The invention discloses a method for quickly searching mass data, which comprises the following steps: constructing a mass data storage system; establishing a secondary index for the data in the mass data storage system; starting a data retrieval service and monitoring an Http request; analyzing the received Http request sent by the Client to generate an index retrieval condition, initiating an index retrieval request to an ElasticSearch index service and obtaining a response result; and reading the structured data corresponding to the ROWKEY from the Hbase service according to the ROWKEY of the data corresponding to the response result, analyzing the retrieved structured data and returning the analyzed structured data. The method can quickly retrieve mass data according to multiple conditions and return the query result in a very short time range, thereby solving the defects of the prior technical scheme at the minimum cost.

Description

Method for rapidly searching mass data
Technical Field
The invention belongs to the technical field of big data quick retrieval, and particularly relates to a quick retrieval method for mass data.
Background
With the development of society and technology, a huge amount of data is generated in different fields every day, and the storage and the use of the data become a very challenging technical problem. For example, in the transportation industry, a county city with 300 ten thousand people may have 1000 thousand cars passing by the vehicle data generated by the video detector. The common transaction type information management system stores the data through the relational data, the retrieval of the data can be normally carried out in the first year, and the query method and the storage design can be found to be optimized to the utmost extent when the data amount is accumulated for more than two years or even longer, but the data to be searched can not be queried in a short time. How to more effectively store mass data and realize quick retrieval through a certain technology becomes an urgent problem to be solved.

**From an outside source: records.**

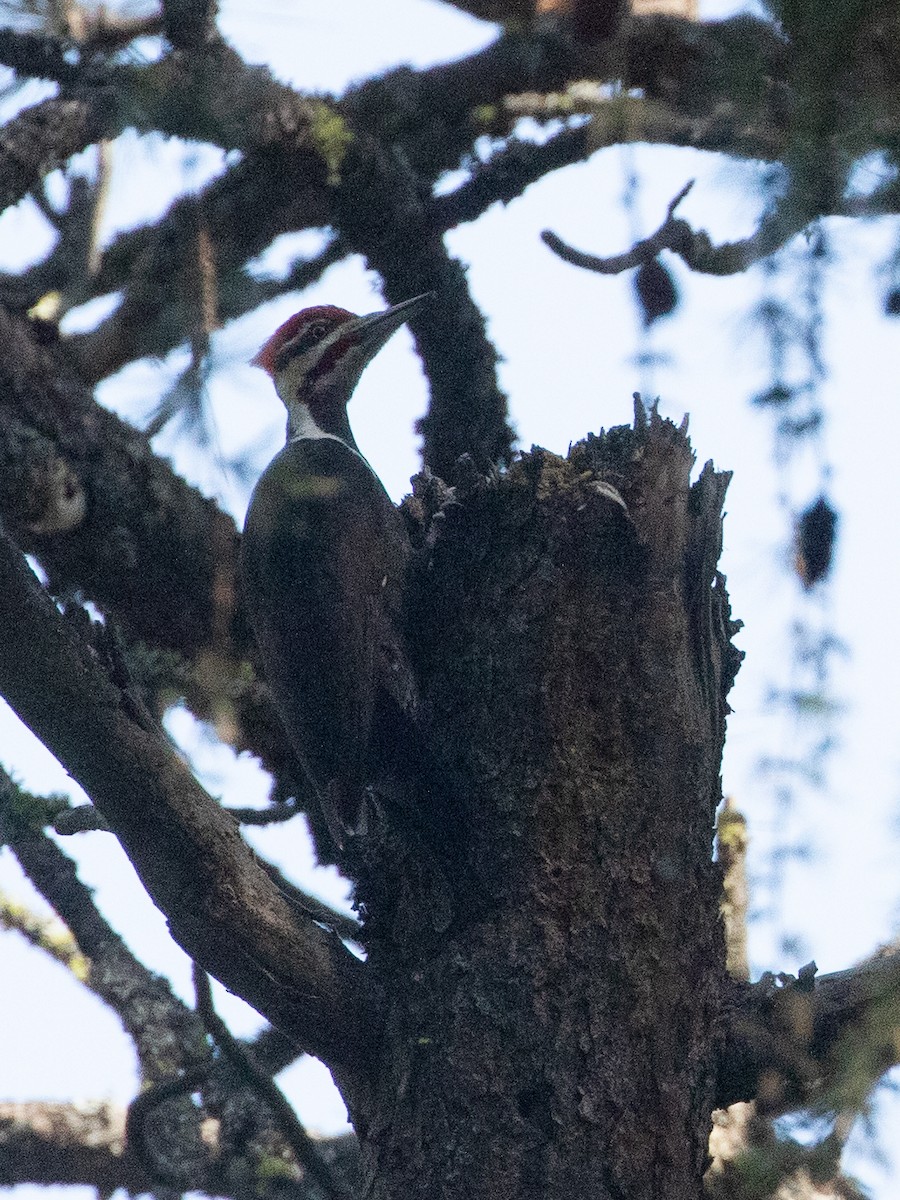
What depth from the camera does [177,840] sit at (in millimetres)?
2729

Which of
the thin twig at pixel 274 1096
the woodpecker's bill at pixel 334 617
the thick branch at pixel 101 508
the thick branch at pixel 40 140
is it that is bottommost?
the thin twig at pixel 274 1096

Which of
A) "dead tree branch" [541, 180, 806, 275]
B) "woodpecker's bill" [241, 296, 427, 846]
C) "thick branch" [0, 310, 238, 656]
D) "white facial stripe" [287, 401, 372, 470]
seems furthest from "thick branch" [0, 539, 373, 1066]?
"white facial stripe" [287, 401, 372, 470]

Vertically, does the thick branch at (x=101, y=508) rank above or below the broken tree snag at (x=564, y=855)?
above

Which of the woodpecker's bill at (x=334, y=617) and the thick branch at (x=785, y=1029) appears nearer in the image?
the thick branch at (x=785, y=1029)

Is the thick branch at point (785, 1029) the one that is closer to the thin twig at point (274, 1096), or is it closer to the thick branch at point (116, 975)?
the thin twig at point (274, 1096)

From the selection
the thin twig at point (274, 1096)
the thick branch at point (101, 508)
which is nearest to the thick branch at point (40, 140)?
the thick branch at point (101, 508)

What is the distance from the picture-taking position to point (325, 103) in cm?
488

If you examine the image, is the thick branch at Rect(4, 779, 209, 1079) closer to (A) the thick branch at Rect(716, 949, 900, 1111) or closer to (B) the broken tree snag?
(B) the broken tree snag

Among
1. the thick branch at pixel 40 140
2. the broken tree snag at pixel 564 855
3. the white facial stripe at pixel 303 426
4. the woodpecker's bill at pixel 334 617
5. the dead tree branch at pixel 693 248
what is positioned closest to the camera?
the dead tree branch at pixel 693 248

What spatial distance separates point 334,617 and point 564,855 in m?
1.03

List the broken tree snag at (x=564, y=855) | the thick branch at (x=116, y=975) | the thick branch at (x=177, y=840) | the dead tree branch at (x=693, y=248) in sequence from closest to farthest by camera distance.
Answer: the dead tree branch at (x=693, y=248)
the thick branch at (x=177, y=840)
the broken tree snag at (x=564, y=855)
the thick branch at (x=116, y=975)

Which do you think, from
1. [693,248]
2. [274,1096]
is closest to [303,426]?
[693,248]

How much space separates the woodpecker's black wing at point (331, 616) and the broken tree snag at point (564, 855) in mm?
222

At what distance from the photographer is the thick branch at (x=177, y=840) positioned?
259 centimetres
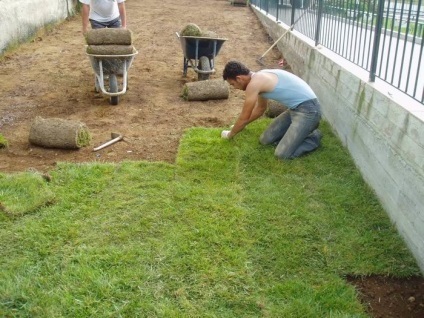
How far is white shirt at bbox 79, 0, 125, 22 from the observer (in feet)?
22.9

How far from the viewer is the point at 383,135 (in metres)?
3.74

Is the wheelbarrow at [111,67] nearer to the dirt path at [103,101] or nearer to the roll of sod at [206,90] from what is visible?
the dirt path at [103,101]

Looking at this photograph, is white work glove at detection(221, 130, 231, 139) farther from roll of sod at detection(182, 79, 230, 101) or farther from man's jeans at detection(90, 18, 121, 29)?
man's jeans at detection(90, 18, 121, 29)

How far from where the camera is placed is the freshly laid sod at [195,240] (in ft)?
9.07

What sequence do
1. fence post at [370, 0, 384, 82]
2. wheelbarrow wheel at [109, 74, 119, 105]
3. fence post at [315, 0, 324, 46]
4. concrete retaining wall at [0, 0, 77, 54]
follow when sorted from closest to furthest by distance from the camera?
fence post at [370, 0, 384, 82]
wheelbarrow wheel at [109, 74, 119, 105]
fence post at [315, 0, 324, 46]
concrete retaining wall at [0, 0, 77, 54]

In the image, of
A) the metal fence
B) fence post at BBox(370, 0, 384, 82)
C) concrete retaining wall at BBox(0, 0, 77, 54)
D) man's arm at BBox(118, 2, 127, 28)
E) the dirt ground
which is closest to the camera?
the metal fence

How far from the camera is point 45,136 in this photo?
487 centimetres

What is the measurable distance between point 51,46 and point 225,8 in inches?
478

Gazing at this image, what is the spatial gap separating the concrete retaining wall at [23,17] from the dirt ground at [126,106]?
0.98 ft

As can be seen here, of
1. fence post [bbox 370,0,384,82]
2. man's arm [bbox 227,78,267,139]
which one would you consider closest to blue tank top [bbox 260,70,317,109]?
man's arm [bbox 227,78,267,139]

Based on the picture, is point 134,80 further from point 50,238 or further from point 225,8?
point 225,8

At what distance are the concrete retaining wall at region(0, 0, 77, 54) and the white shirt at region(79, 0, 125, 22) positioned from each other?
335cm

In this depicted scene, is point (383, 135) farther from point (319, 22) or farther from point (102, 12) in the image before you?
point (102, 12)

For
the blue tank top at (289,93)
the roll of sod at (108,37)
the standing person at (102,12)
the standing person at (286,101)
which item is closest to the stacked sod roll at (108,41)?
the roll of sod at (108,37)
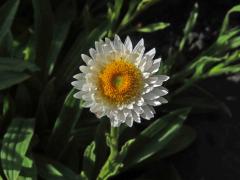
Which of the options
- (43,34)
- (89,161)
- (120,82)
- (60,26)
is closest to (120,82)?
(120,82)

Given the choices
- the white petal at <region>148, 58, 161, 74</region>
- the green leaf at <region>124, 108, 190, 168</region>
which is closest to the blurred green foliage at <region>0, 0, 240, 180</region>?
the green leaf at <region>124, 108, 190, 168</region>

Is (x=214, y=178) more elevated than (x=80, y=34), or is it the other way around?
(x=80, y=34)

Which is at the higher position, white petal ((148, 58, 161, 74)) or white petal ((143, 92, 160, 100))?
white petal ((148, 58, 161, 74))

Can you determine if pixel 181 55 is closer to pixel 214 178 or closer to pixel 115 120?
pixel 214 178

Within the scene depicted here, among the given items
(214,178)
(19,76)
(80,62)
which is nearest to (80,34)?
(80,62)

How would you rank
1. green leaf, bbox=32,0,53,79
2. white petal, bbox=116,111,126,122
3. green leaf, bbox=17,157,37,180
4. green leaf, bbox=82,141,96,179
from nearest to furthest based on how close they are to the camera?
white petal, bbox=116,111,126,122, green leaf, bbox=17,157,37,180, green leaf, bbox=82,141,96,179, green leaf, bbox=32,0,53,79

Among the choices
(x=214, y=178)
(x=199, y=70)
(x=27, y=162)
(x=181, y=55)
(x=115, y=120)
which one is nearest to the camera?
(x=115, y=120)

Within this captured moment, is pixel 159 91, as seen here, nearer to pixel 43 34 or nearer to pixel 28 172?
pixel 28 172

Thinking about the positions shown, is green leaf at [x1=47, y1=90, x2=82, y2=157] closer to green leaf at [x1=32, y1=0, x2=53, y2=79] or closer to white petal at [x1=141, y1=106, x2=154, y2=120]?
green leaf at [x1=32, y1=0, x2=53, y2=79]
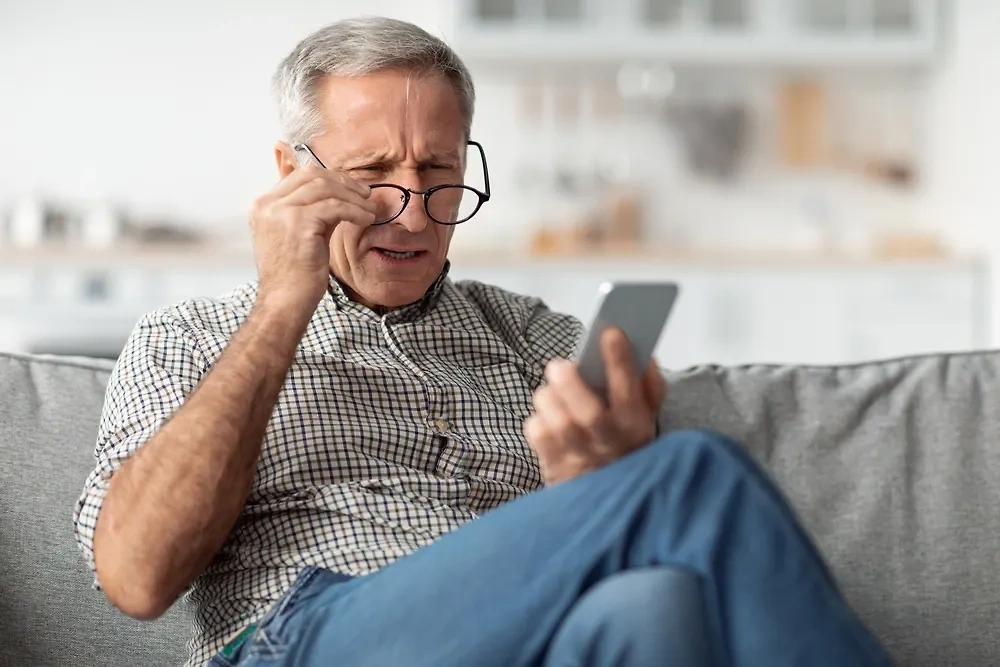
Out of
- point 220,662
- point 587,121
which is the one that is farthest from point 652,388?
point 587,121

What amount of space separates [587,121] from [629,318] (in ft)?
12.6

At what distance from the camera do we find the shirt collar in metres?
1.57

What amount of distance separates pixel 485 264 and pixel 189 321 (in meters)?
2.74

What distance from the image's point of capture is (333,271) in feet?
5.25

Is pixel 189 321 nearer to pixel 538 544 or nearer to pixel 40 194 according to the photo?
pixel 538 544

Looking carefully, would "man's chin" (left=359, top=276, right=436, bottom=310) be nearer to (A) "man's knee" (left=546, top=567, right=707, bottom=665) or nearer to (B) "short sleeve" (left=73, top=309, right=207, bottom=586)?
(B) "short sleeve" (left=73, top=309, right=207, bottom=586)

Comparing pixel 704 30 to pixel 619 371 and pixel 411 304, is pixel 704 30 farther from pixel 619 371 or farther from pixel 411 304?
pixel 619 371

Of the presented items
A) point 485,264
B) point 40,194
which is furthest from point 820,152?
point 40,194

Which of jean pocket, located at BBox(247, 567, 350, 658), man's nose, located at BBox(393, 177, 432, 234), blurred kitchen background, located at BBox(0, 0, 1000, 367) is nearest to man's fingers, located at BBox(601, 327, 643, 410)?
jean pocket, located at BBox(247, 567, 350, 658)

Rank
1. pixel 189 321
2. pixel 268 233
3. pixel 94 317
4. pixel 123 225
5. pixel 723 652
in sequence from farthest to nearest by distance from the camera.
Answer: pixel 123 225, pixel 94 317, pixel 189 321, pixel 268 233, pixel 723 652

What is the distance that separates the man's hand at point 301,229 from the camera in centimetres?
135

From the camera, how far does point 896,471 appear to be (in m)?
1.61

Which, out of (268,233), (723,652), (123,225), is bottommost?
(123,225)

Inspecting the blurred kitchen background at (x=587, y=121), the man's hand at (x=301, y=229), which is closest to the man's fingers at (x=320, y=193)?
the man's hand at (x=301, y=229)
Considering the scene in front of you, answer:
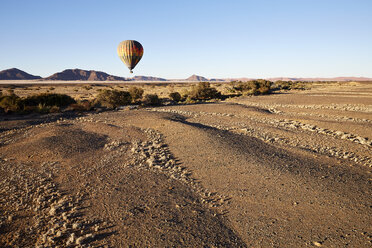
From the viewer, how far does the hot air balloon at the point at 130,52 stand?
116 ft

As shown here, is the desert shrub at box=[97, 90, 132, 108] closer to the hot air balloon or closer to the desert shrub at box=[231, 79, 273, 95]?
the hot air balloon

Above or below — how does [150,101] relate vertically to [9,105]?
below

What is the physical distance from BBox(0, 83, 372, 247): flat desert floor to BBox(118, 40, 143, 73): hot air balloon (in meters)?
27.1

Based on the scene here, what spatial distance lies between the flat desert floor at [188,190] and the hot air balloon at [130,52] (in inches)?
1067

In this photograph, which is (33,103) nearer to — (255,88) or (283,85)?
(255,88)

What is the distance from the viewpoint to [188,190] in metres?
5.77

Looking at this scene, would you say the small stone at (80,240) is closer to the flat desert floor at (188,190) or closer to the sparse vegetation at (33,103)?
the flat desert floor at (188,190)

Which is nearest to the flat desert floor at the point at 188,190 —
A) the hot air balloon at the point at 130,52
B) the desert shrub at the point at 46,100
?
the desert shrub at the point at 46,100

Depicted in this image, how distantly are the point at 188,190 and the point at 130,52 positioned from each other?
109 ft

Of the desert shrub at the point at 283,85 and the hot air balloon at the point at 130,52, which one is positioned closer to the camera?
the hot air balloon at the point at 130,52

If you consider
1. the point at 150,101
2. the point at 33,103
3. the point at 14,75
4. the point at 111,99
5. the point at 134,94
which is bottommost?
the point at 150,101

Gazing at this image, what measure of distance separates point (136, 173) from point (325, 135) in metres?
8.58

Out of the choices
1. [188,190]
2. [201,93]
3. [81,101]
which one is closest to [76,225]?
[188,190]

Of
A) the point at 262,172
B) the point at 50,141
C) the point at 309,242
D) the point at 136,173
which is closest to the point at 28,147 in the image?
the point at 50,141
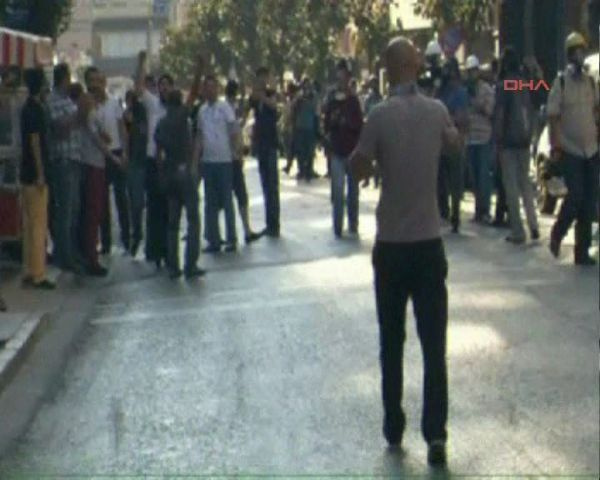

At present, most of the solutions in the system under construction are to increase storage nodes of a relational database and build a great number of indexes to realize quick retrieval, but the maintenance cost of the indexes is very high, and once data changes, the indexes are rebuilt in a large batch, because the indexes and the data are operated in the same database instance, the rebuilding of the indexes directly affects the performance of the database, and the query operation being executed is affected.
At present, there are two schemes for implementing fast query based on big data technology, as follows:
1. the data is stored in a distributed columnar database HBase, in order to realize rapid query according to conditions, the RowKey of the HBase needs to be designed according to query conditions, all query conditions are contained in the RowKey, and the function of global unique index is realized through the RowKey. However, there is a significant drawback that once the query condition changes, the RowKey needs to be redesigned, the original main data cannot be used, and data needs to be generated again according to a new RowKey, which results in that the same service data needs to be stored in multiple copies according to different rowkeys, and a huge waste of storage space is caused. This is almost a fatal problem.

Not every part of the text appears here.